Tehran is currently adopting a strategy of “expanding smuggling lines,” transporting arms shipments by air, land, and sea, in order to convey messages to its opponents that it is capable of changing the rules of the game by means of this strategy.
However, the question remains: Why has Tehran expanded the smuggling lines? And what impact does this strategy have on the positioning of its militias in Syria?
Based on the foregoing, al-Nuaimi said that Iran is using its militias in Syria as advanced military shields, the aim of which is to alleviate political burdens in international hallways with regard to Iran’s nuclear negotiation files.
On the other hand, however, Israel and the US expanded the scope of their goals in Syria to match the magnitude of the risks they face in Iran’s positioning operations in the region.
With such tactical variables among opponents, al-Nuaimi considered that the course of escalation was moving towards further confrontation and that targeting might expand to include targets within neighboring Iraq by targeting international and American bases and representations.
The United States military bases in Syria are situated on the outskirts of most Iranian bases near the border strip with Iraq, such as the al-Tanf base, known as the “55-Kilometer area” on the Jordanian-Iraqi-Syrian border triangle, as well as the al-Omar Field base east of Deir Ezzor near the Iraqi-Syrian border, and the al-Shaddadi base on the same border.

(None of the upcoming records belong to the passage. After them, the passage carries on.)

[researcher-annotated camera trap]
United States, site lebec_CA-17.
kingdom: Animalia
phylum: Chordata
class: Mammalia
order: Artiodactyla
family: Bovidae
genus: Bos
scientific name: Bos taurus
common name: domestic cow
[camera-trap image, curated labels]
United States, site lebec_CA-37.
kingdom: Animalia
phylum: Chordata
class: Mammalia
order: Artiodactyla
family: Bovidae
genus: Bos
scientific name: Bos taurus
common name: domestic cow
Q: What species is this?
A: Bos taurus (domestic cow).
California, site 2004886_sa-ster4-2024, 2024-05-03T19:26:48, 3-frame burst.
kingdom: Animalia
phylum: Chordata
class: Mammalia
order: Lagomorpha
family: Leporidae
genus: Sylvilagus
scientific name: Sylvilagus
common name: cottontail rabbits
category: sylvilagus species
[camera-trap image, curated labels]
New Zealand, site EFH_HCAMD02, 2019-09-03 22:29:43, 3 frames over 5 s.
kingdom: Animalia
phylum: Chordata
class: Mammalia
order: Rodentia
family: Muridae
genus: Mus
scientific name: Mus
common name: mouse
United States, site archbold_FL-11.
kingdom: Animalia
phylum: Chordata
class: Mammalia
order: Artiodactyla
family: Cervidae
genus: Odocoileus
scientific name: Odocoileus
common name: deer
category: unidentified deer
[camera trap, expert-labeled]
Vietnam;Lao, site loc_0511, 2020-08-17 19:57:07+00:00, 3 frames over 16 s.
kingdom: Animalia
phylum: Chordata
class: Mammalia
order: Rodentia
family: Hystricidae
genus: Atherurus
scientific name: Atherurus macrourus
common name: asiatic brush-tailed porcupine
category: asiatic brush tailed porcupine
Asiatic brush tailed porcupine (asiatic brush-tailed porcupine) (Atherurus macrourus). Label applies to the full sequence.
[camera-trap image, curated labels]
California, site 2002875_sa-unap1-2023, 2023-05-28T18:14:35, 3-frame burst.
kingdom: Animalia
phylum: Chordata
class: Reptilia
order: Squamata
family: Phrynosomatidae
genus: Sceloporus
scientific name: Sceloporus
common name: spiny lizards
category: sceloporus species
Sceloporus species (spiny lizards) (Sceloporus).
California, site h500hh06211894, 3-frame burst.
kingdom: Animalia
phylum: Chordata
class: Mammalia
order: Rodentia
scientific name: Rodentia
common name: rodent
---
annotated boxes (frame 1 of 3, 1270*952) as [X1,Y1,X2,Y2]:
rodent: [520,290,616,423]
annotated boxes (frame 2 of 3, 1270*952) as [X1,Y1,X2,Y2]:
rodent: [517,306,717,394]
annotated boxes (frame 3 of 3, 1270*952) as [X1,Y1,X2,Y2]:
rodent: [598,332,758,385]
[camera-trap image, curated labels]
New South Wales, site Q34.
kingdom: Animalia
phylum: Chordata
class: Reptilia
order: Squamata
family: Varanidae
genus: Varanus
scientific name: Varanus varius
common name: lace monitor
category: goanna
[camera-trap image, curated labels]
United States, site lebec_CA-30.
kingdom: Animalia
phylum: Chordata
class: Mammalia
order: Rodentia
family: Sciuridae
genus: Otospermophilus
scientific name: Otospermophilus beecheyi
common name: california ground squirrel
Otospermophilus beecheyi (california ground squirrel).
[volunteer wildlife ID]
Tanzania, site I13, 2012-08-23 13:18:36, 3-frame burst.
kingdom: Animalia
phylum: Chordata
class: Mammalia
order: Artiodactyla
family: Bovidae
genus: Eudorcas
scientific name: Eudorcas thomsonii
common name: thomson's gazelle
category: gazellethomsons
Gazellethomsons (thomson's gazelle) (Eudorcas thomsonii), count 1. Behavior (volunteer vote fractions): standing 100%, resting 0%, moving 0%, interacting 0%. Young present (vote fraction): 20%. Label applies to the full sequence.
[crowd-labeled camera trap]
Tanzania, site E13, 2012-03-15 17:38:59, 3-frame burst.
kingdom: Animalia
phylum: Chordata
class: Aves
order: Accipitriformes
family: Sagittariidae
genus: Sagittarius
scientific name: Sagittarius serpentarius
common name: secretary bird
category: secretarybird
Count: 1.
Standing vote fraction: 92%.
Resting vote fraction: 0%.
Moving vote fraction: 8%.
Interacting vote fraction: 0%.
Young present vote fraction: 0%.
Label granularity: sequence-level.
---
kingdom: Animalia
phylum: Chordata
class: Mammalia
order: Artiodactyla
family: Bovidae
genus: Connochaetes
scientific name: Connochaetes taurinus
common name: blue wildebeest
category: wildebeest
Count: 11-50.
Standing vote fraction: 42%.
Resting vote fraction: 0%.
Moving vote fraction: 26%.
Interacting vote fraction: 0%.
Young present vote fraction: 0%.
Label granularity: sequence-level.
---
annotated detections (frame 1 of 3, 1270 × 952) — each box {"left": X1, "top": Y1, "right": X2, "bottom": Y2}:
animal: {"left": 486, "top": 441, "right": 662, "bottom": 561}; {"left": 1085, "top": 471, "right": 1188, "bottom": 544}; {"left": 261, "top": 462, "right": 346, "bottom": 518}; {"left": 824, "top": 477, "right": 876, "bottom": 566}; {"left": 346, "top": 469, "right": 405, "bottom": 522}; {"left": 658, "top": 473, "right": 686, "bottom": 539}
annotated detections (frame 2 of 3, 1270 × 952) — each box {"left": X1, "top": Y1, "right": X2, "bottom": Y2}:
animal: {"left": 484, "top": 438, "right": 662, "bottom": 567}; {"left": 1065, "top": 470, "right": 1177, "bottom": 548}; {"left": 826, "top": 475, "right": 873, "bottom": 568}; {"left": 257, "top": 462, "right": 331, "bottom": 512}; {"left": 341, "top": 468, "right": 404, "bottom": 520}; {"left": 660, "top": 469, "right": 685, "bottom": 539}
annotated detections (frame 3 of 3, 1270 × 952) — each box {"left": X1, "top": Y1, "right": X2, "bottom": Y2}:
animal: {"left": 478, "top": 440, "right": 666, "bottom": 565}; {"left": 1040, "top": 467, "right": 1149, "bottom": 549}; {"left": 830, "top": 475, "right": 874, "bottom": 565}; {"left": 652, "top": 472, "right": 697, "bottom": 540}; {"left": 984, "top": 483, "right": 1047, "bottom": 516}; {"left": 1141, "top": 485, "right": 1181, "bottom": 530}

On the other hand, Iran is stationed in the cities of Mayadin and al-Bukamal, east of Deir Ezzor, in addition to separate areas of the Syrian Badia on the Iraqi-Syrian border.
Last August, the US targeted Iranian positions in the city of Mayadin, east of Deir Ezzor. Although this targeting was not unprecedented, it differs from the previous one, as it targeted one of the large warehouses of the Iranian militias in the region.
Surely, this targeting was not influential enough to prompt Iran to change its strategy in the region considered an Iranian arms corridor to Syria, according to al-Nuaimi.
He reckoned that this targeting was considered to be in the context of “reciprocal responses,” with pro-Iranian militias targeting days earlier the United States base in the al-Omar oil field in the same area.
Mustafa al-Nuaimi considered that the US policy of targeting was based solely on the targeting of “surplus power to Iranian militias” and that it was not intended to effectively weaken them.
Specifically, the US intends to target Iranian missile and drone programs. However, these targets have not yet gone beyond the concept of “disciplined rules of engagement.”
To date, the US has not resorted to expanding the scope of engagement with Iran’s allies in Syria and Iraq, as it is still separating the files of Iranian deployment in the two countries, although Iranian “armed” drones targeting US bases in Syria came from Iraqi territory to target al-Tanf military base.
Statements and complaints
The Syrian regime merely threatens to respond to Israel’s strikes in Syria and submits complaints to international actors in objection to Israeli bombardments.
Regarding the bombing of Aleppo Airport on 7 September, the Ministry of Foreign Affairs and Expatriates said in a letter to both the Secretary-General of the United Nations and the President of the Security Council that the Syrian Civil Aviation Authority would file a formal complaint with the International Civil Aviation Organization against Israel following its bombing of the said airport.
This was preceded by the Syrian regime’s Foreign Minister, Faisal Mekdad, speaking on 31 August that “Israel is playing with fire and risking an explosive security and military situation in the region.”
In a tweet posted by the ministry on its official Twitter account on 1 September, Mekdad threatened that Syria would not remain silent in the face of Israeli aggression and that “Israelis will pay, sooner or later.”
He demanded that the US and the Western countries be held responsible for “encouraging” Israel to “persevere in aggression” on Syrian territory, as he put it.